§ **Lesetext**:
<<<<

Veganer*innen haben keine Freunde

Neues Jahr, neuer Veganuary. Zum dritten Mal habe ich mich 31 Tage lang rein pflanzlich ernährt. Aber ich habe die Schnauze gestrichen voll. Denn in einem Punkt ist der Veganuary tierisch anstrengend.  

Von Frank Richter

Die gute Nachricht zuerst. Shoppingtechnisch wird der Veganuary von Jahr zu Jahr einfacher. Direkt nach Weihnachten schmeissen die Discounter ihre Veganprodukte ins Kühlregal, als wären sämtliche Kühe tot. Neu werden pflanzliche Produkte mit einem Veganuary-Fähnchen gekennzeichnet, was das Einkaufen erleichtert. Runtergesetzt sind die Lebensmittel oft noch dazu.

>>>>

§ **Gegebenes Material**:

<<<<

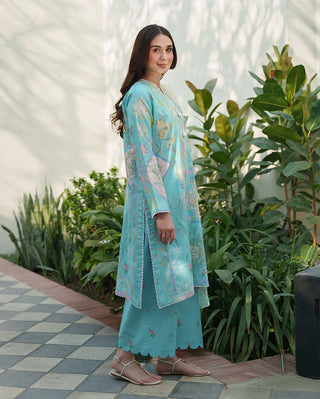 Roheenaz Rosette  Lawn Collection-Aquamarine Suit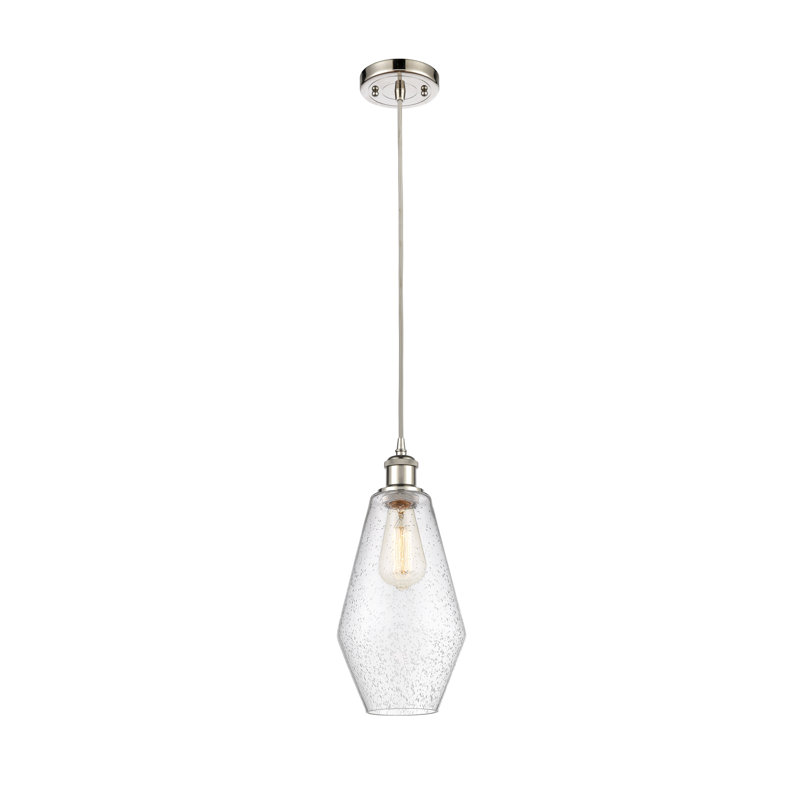 Luminaire suspendu simple à 1 lumière Gabbie, Nickel poli
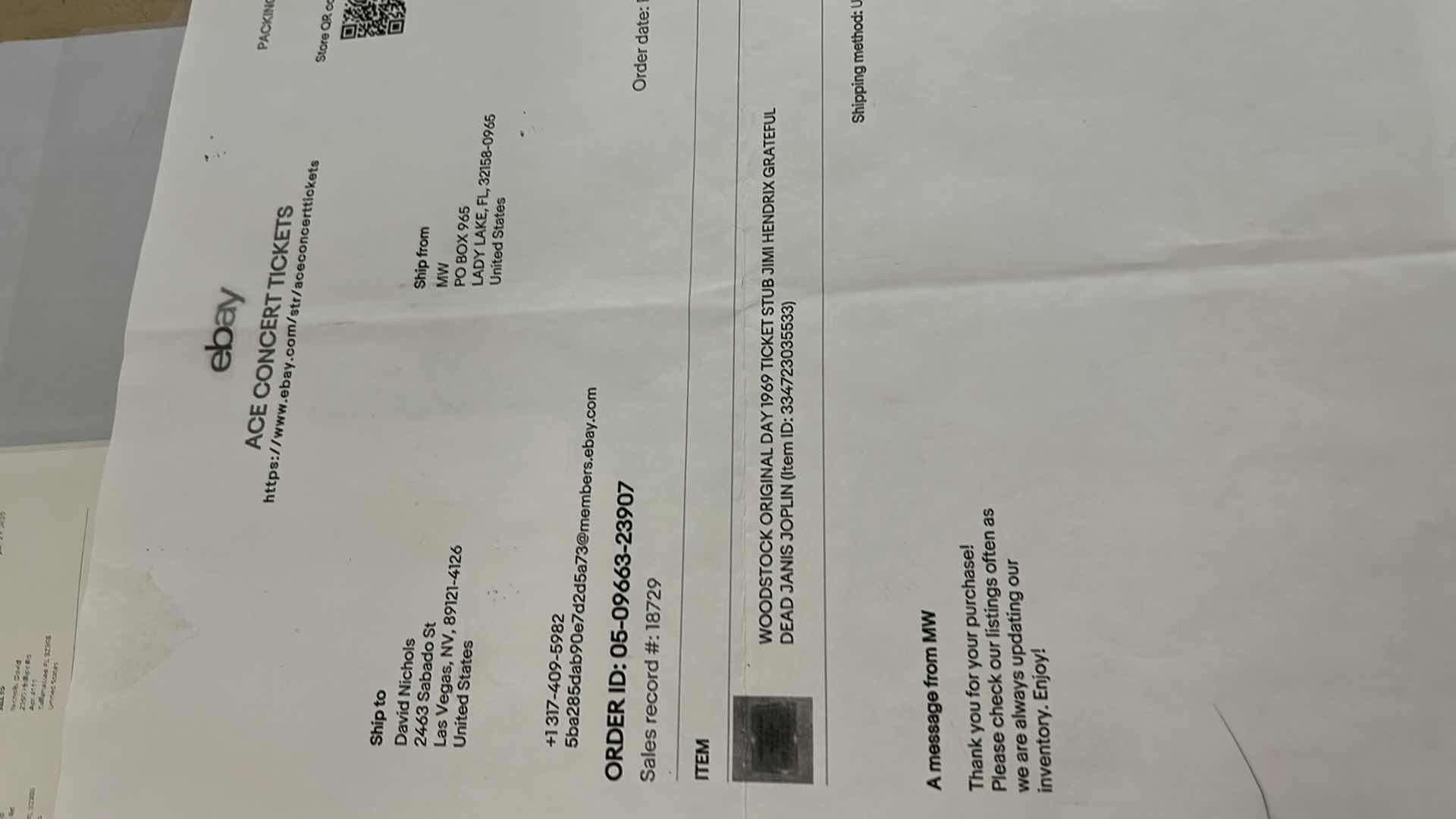 Photo 1 of AUTHENTIC WOODSTOCK FESTIVAL 1969 MEMORABILIA IN ORIGINAL DESIGNED SHADOW BOX. 12“ x 15“INCLUDES WOODSTOCK TICKET, PIECE OF THE GATE AND PIECE OF THE STAGE. GATE AND STAGE CRAFTED INTO PEACE SIGNS. DOCUMENTATION AND AUTHENTICITY PAPERS INCLUDED.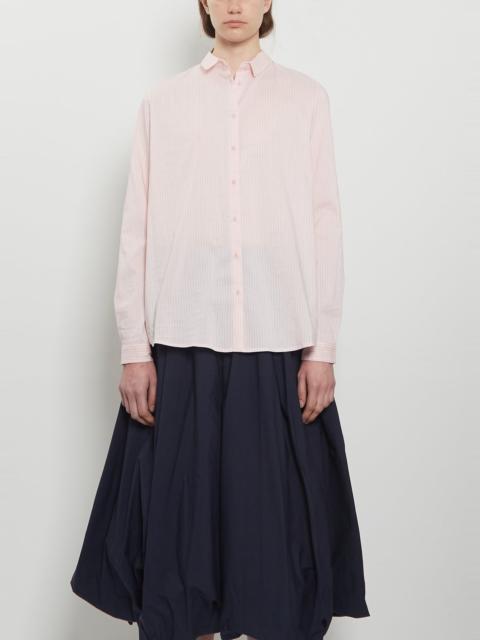 apuntob Pinstripe Cotton Silk Mini Collar Shirt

>>>>

§ **Aufgabe**:
Beantworte diese Fragen zum Lesetext über den Veganuary.
(a) Wie viele Tage lang dauerte die rein pflanzliche Ernährung?
(b) Womit werden pflanzliche Produkte neu gekennzeichnet?
(c) Wann legen die Discounter ihre Veganprodukte ins Kühlregal?

§ **Antwort**:
(a) 31 Tage lang.
(b) Mit einem Veganuary-Fähnchen.
(c) Direkt nach Weihnachten.